Segment loads billions of rows of arbitrary events into our customers’ data warehouses every single day. How do we test a change that can corrupt only one field in millions, across thousands of warehouses? How can we verify the output when we don’t even control the input?
We recently migrated all our customers to a new data pipeline without any major customer impact. Through this process we had to solidify our testing story, to the point where we were able to compare billions of entries for row-per-row parity. In this post, I’d like to share a few of the techniques we used to make that process both fast and efficient.
Before going into our testing strategy, it’s worth understanding a little about the data we process. Segment has a single API for sending data that will be loaded into a customer’s data warehouse. Each API call generates what we call an ‘event’. We transform these events into rows in a database.
Below, you can see an example of how an event from a website source gets transformed into a database row.
Note that the information in the event depends on the customer. We accept any number of properties and any type of value: number, string, timestamp, etc.

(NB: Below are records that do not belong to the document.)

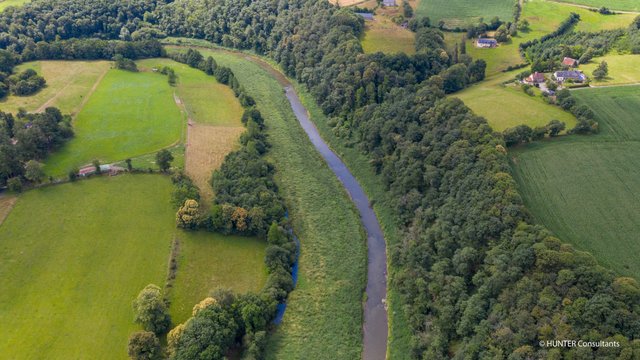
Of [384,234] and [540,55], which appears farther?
[540,55]

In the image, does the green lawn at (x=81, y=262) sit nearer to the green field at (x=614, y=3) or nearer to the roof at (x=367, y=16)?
the roof at (x=367, y=16)

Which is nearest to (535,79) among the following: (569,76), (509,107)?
(569,76)

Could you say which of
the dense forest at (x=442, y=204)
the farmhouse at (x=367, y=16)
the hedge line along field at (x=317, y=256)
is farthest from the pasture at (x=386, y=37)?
the hedge line along field at (x=317, y=256)

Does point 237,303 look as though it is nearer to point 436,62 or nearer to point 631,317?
point 631,317

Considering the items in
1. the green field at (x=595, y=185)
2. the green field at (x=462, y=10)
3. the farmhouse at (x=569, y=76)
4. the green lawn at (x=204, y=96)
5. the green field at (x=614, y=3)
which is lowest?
the green lawn at (x=204, y=96)

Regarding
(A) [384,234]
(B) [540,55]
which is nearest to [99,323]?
(A) [384,234]

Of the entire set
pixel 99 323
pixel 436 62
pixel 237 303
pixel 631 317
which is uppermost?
pixel 436 62
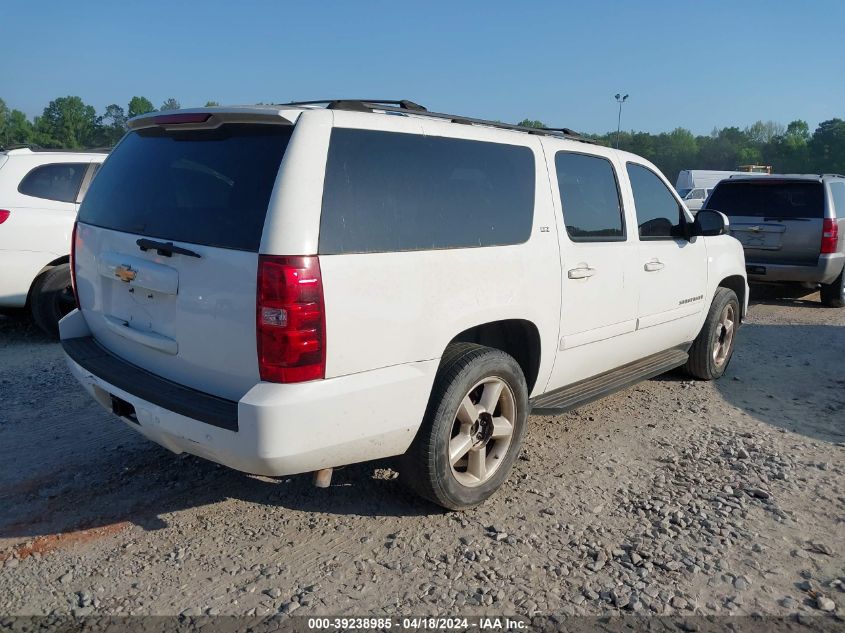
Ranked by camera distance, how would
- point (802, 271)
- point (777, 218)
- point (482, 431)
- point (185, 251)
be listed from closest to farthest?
point (185, 251)
point (482, 431)
point (802, 271)
point (777, 218)

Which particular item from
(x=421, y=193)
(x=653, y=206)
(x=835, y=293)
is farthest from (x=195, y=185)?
→ (x=835, y=293)

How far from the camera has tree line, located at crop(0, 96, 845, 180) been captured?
83312 millimetres

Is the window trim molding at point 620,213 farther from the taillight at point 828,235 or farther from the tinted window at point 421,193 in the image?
the taillight at point 828,235

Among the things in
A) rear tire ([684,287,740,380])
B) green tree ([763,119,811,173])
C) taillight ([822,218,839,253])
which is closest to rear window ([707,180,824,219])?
taillight ([822,218,839,253])

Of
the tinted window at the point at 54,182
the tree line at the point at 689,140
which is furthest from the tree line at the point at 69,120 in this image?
the tinted window at the point at 54,182

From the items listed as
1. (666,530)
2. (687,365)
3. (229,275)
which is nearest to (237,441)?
(229,275)

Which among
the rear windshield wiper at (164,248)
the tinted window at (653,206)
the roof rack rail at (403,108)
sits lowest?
the rear windshield wiper at (164,248)

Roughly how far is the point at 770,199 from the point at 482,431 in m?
7.75

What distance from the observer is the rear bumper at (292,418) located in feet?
8.80

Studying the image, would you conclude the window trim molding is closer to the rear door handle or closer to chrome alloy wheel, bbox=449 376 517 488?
the rear door handle

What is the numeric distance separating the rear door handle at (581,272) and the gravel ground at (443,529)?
3.77 feet

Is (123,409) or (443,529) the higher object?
(123,409)

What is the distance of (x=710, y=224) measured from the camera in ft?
16.5

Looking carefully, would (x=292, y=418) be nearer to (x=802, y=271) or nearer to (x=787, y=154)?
(x=802, y=271)
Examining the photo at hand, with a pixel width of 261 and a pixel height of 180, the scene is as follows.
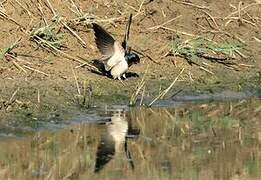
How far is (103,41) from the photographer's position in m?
11.9

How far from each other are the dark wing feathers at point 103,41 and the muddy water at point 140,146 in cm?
117

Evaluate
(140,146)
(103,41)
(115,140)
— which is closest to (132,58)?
(103,41)

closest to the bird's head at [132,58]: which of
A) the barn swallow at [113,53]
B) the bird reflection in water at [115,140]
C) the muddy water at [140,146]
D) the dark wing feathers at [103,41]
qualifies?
the barn swallow at [113,53]

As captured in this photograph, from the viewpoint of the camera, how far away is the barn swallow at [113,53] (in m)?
11.8

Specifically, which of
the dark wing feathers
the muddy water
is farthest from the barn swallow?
the muddy water

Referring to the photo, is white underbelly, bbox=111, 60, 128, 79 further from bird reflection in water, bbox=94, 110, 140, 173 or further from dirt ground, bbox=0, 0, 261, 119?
bird reflection in water, bbox=94, 110, 140, 173

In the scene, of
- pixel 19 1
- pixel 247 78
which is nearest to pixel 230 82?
pixel 247 78

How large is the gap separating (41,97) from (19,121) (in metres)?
0.96

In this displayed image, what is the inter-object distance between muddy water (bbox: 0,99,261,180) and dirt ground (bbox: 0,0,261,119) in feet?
2.16

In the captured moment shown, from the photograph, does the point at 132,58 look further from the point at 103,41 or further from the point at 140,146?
the point at 140,146

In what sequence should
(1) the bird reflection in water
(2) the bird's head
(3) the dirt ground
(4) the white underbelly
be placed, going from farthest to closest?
(2) the bird's head, (4) the white underbelly, (3) the dirt ground, (1) the bird reflection in water

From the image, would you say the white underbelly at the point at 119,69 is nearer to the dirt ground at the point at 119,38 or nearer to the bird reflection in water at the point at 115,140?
the dirt ground at the point at 119,38

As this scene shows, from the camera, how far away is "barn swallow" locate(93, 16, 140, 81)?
11.8m

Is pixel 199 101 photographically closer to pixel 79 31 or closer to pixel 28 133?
pixel 79 31
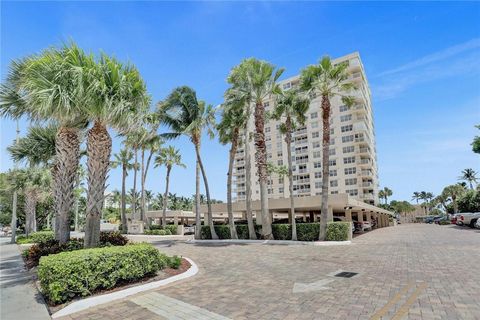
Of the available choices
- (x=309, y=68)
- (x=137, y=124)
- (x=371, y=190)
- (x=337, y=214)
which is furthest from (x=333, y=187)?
(x=137, y=124)

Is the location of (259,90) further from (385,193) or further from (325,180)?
(385,193)

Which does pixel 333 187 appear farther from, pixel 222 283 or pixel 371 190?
pixel 222 283

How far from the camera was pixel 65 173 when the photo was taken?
39.2ft

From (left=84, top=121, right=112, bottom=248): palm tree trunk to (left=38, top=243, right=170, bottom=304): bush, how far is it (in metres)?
2.41

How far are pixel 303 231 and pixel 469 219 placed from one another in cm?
3148

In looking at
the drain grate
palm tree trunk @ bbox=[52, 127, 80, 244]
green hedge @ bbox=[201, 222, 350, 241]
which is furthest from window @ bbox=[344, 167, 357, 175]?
palm tree trunk @ bbox=[52, 127, 80, 244]

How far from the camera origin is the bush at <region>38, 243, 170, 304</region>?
23.5 feet

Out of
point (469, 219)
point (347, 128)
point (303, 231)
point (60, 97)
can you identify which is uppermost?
point (347, 128)

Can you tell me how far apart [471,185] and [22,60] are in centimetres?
10758

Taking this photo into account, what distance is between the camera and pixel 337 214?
56031 millimetres

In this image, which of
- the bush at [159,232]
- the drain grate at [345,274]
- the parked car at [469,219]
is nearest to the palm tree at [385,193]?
the parked car at [469,219]

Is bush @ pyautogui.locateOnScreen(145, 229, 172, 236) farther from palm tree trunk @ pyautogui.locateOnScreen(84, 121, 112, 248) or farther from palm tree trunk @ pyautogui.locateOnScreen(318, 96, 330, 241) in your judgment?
palm tree trunk @ pyautogui.locateOnScreen(84, 121, 112, 248)

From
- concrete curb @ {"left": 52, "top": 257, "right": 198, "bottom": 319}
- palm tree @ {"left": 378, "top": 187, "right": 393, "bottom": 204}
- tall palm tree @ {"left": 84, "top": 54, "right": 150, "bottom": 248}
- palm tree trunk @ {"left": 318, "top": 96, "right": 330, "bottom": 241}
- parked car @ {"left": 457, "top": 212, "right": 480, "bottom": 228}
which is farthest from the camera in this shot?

Our first iteration of the warehouse pipeline (v1) was just a scheduler and a task to process the data. This worked well until our customer base increased in both number and volume. At that point the simplicity caught up with us and we had to make a change.
We came up with a new architecture (v2) that gave us greater visibility into our pipeline and let us scale at more granular levels. Though this was the right way forward, it was a completely new pipeline, and we needed a migration plan.
Our goal was to switch customers to the new pipeline without them noticing. All data should be written to the database exactly the same way in the v1 pipeline as in the v2 pipeline. If we found a bug in how we processed data in v1, we kept that bug in v2. Customers expect to receive our data in a certain way and have built tooling around it. We can’t just change course and expect all our customers to change their tooling accordingly.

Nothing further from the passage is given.